Do you know the adverse consequences of not selecting a business form? The law has a default form for you. Assume you and two friends open up a restaurant. You don’t file any formal paperwork with the Missouri Secretary of State or any local/county agencies but have the understanding that the restaurant is being operated for a profit. The profits and losses are to be shared equally by all 3 people. What’s the legal status of you and your two friends?
The law would treat this relationship as a general business partnership.
A general partnership exists in Missouri when 1) two or more people 2) carry on a business as co-owners with 3) the intent to make a profit. If it’s a close call, a court will almost always find that such an arrangement is a general partnership if there is an agreement to share profits. Legally speaking, the sharing of profits is prima facie (“at first glance”) evidence of a general partnership.

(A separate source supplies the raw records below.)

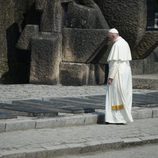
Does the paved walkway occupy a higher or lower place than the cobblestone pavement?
lower

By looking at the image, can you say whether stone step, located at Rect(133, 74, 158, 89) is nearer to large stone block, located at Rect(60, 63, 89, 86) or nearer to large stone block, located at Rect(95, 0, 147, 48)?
large stone block, located at Rect(95, 0, 147, 48)

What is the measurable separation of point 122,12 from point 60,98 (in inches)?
165

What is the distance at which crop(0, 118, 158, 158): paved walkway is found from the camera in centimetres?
726

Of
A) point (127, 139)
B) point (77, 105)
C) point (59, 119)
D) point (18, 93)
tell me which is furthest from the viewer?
point (18, 93)

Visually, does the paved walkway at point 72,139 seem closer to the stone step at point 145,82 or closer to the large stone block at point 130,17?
the stone step at point 145,82

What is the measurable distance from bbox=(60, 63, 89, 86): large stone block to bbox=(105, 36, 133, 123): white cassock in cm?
501

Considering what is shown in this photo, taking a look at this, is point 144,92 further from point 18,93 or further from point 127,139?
point 127,139

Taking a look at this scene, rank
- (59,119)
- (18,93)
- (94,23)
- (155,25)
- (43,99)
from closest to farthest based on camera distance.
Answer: (59,119) < (43,99) < (18,93) < (94,23) < (155,25)

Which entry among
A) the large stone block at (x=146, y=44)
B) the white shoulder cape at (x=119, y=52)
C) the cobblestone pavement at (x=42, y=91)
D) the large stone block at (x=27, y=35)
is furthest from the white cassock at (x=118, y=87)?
the large stone block at (x=146, y=44)

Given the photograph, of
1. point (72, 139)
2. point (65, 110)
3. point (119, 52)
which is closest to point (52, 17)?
point (65, 110)

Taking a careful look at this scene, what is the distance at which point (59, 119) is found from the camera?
360 inches

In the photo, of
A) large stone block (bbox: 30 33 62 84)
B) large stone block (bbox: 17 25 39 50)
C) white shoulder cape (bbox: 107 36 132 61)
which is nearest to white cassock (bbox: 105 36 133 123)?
white shoulder cape (bbox: 107 36 132 61)

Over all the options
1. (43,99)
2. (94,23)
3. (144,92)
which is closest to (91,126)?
(43,99)

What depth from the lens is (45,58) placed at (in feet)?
46.8
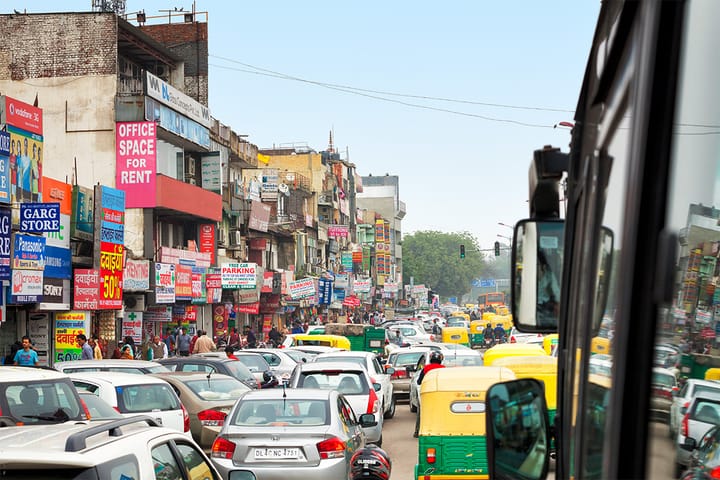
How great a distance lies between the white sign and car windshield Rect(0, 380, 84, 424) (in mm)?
38519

General partnerships are the easiest businesses to set-up and run. But this simplicity can also be a problem. The default general partnership laws do not always jive with what business owners and entrepreneurs are looking for. Certainly, while the tax treatment of a general partnership is usually favorable, its liability treatment is not. A general partnership provides no protection against personal liability. A general partner can be held completely liable for a debt or other claim of liability which arises out of the partnership. In addition to this liability risk, general partnerships have strict rules regarding, among other things, partnership property, accounting and succession planning.
The main takeaway is this: while it may be simpler to avoid the legalese and simply go out with your business partners and plant your flag, it is infinitely better to draft up legal documents which clearly articulate the role of business partners and flesh out the function and nature of the business enterprise.